** EXCERPT TO READ **
Add AI PK even if you will never use it in a query?

Good2CU

If I have a table with 2 or 3 fields that need to be unique for a record (either Unique Index or Compound/Composite Key) should I still add an auto increment primary key? The primary key would never be queried so it seems like a waste of space. Is this beneficial for performance/scaleability?

Let's say I have a Many:Many table that is combining attributes from 2 separate Unique Attribute tables, and I will want to query on column 1 to get the attributes in column 2.

NogDog

As far as my understanding of data normalization goes, you should be fine with that as long as no other fields in the table describe only one of those two key fields (i.e. any other non-key fields should describe some aspect of the combined key fields, not just one of them). So for me, the question would be whether or not you ever foresee a circumstance where you would want to have a column in another table point to a record in this table, in which case I would then probably want a single-column primary key that can be used as the foreign key.

But I'll be curious to see what any of the real DB experts have to say. 🙂

sneakyimp

Without a primary key or a single column that uniquely identifies each record, updates and deletes require that you specify more than one field to identify the record you are hoping to edit/delete. This can be a pain in the ass if you end up typing a lot of sql commands to remove individual records because the commands are just longer:

DELETE FROM mytable WHERE col1='foo' AND col2='BAR';

Regarding performance, this could be considerably slower than just deleting/updating a record based on its primary key. The question arises -- are col1 and col2 indexed?

** MATERIAL **
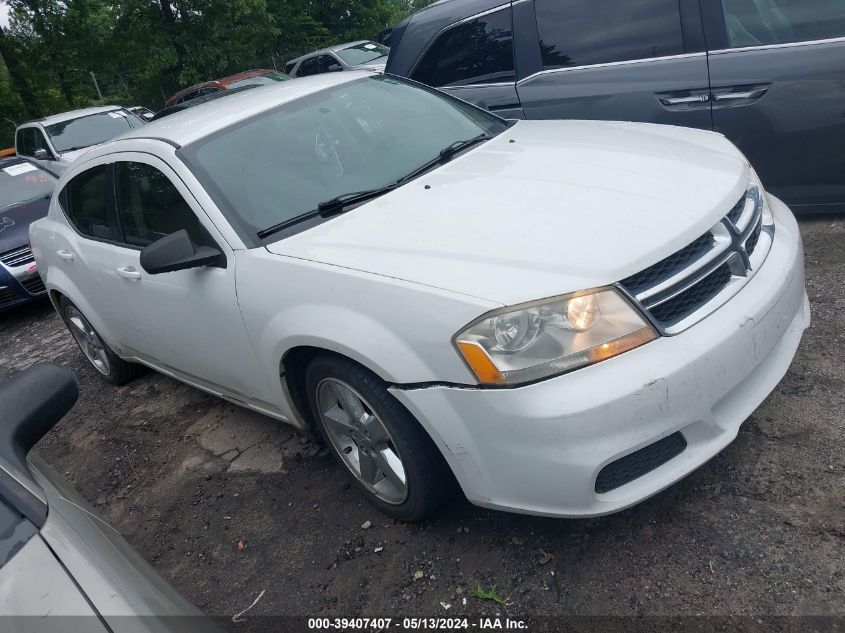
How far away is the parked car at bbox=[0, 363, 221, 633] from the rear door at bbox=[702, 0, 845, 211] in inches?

** DIRECTIONS FOR THIS TASK **
Pick up the forum thread about adding an auto-increment primary key right after its last sentence and keep writing it. The lines are separate material and have no connection to the thread on primary keys.

** WRITTEN REPLY **
If you'd like to prevent duplicate records in this table, you could possibly define a unique index for multiple columns:

ALTER TABLE mytable ADD UNIQUE INDEX(col1, col2, col3);

Such an index would result in exceptions/errors being thrown if you try to insert a duplicate record.

If you are worried about the primary key being a 'waste of space' I would imagine it probably doesn't take a lot of space but would depend on how big a number you use for your primary key. Offhand, I don't know of the MySQL storage engine stores integer primary keys as 32bits or 64 bits (depending on the definition) or whether the db engine stores an integer or as a string representation of an integer. If they are stored as strings and you allow a 10-digit value, you're only talking about 10MB for a million-record table. If they are stored as 8-btye integers, it's slightly less I think. Not a lot in either case. You could create a table and fill it with data to see the size difference. I don't expect it would be much.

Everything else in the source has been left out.